Professor Cathryn Newton, host of McNutt’s visit, underscores this historic opportunity for members of the University community to hear a leading expert speak on an issue of historic and global significance: “Marcia McNutt has a sterling record as a prominent scientist with a lifelong interest in questions critical to society. This is a remarkable chance to hear her perspectives on this crucial issue, with the power to shape and reshape our world.”
Newton, who also serves as the University’s only professor of interdisciplinary sciences and a Provost’s Faculty Fellow, notes the aptness of the timing of McNutt’s visit. The lecture comes only days before the United Nations’ April 22nd initiation of the signing ceremony of the Paris Agreement, which 120 nations are expected to support.
Pundits are hopeful that the Paris Agreement will increase the chances of nations rising to the challenge of mitigating greenhouse gas emissions. Some scientists question, however, whether or not emissions may be curbed quickly enough to prevent unacceptable consequences from climate change, beyond what humankind and the ecosystems can tolerate. Hence, the growing interest in climate interventions, such as carbon dioxide removal and albedo modification (i.e., spraying aerosols into the stratosphere to cool the planet).
“Marcia McNutt’s strong research profile and influence across the sciences makes her a tremendous role model for the young women in STEM fields being celebrated by the Slepecky Award,” says Linda Ivany, professor of Earth sciences and organizer of the Slepecky lecture and prize program. “The subject she has chosen to take on for her lecture is far-reaching, and goes to the core of the values embodied by Geoff Seltzer’s career.”
McNutt has achieved impressive success in a male-dominated profession.
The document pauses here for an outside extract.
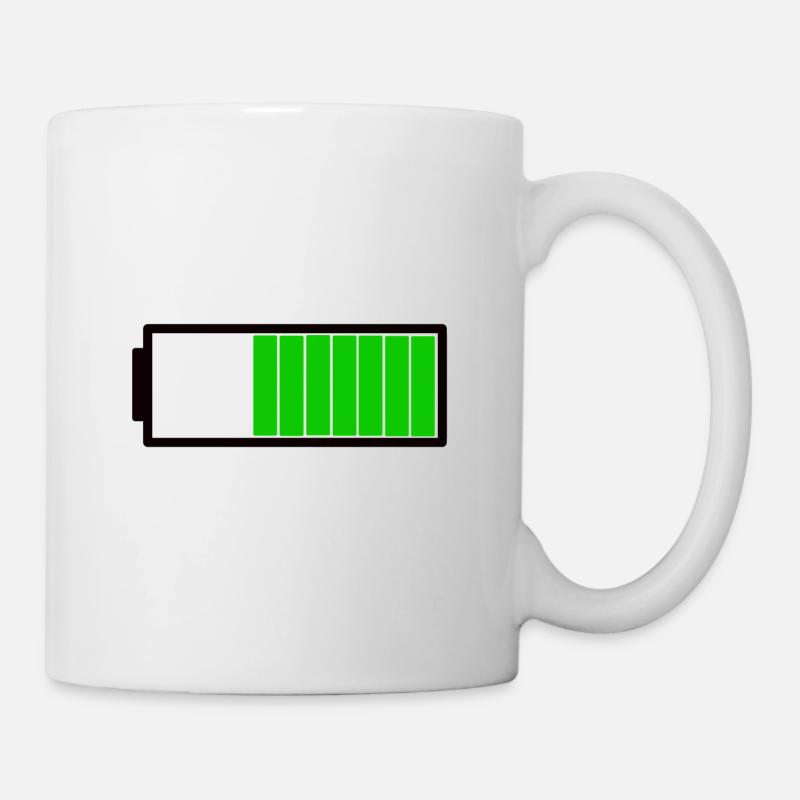 Barre de charge batterie - Mug blanc - blanc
In addition to being Science’s first female editor-in-chief, she becomes the first woman to lead the academy, effective July 1.
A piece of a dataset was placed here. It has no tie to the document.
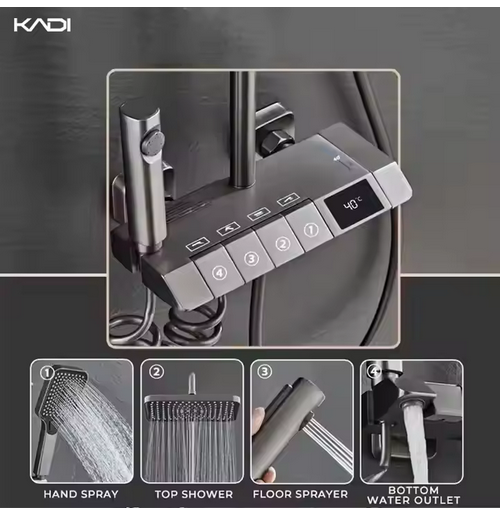 Colonne de douche thermostatique intelligente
The academy is a private, nongovernmental institution, composed of a highly selective, elected society of scholars that advises the nation on issues pertaining to science and technology.
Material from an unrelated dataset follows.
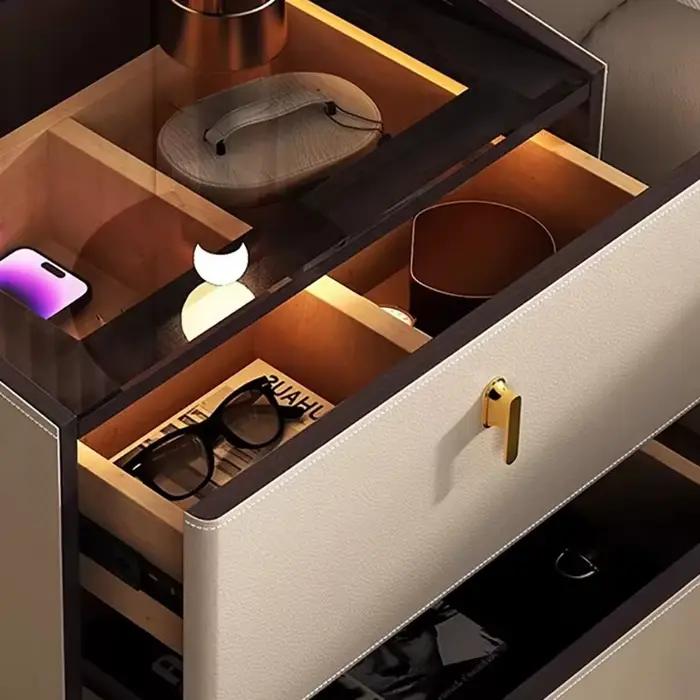 Table De chevet moderne avec capteur De lumière, organisée intelligente, tendance, avec Station De c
An expert in marine geophysics, McNutt uses a variety of remote sensing techniques from ships and space to probe the dynamics of the mantle and overlying plates far from tectonic plate boundaries. McNutt also is the author or co-author of more than 100 peer-reviewed articles, and has made important contributions to the study of the rheology and strength of the lithosphere.
In addition to chairing two committees at the academy on climate interventions, McNutt has held various faculty positions at MIT and Stanford University; served as president and CEO of the Monterey Bay Aquarium Research Institute, where she established an underwater autonomous vehicle center and the first deep-sea cabled observatory; and directed the U.S. Geological Survey, where she led the response to the BP Deepwater Horizon oil spill.
McNutt is a member of both the American Philosophical Society and the American Academy of Arts and Sciences, and is a fellow of the American Geophysical Union, the American Association for the Advancement of Science, the Geological Society of America and the International Association of Geodesy.
Newton applauds McNutt for using her voice as an editor to challenge gender bias in letters of reference and discrimination in peer reviews. “This is someone of great courage and intellect,” says Newton, adding that McNutt also is committed to mentoring young scientists. “The same courage and derring-do that took her into the ocean and took her to intervene in the BP disaster has led her to take stands on gender discrimination and to weigh in on policies of science.”
The Norma Slepecky Research Prize is awarded each year by members of the WiSE community. Slepecky was a distinguished ECS scholar and mentor in the sensory sciences who died in 2001.
The Geoffrey O. Seltzer Lecture annually brings eminent speakers to campus. The series celebrates the life and career of Seltzer, a brilliant Quaternary scientist who died in 2004.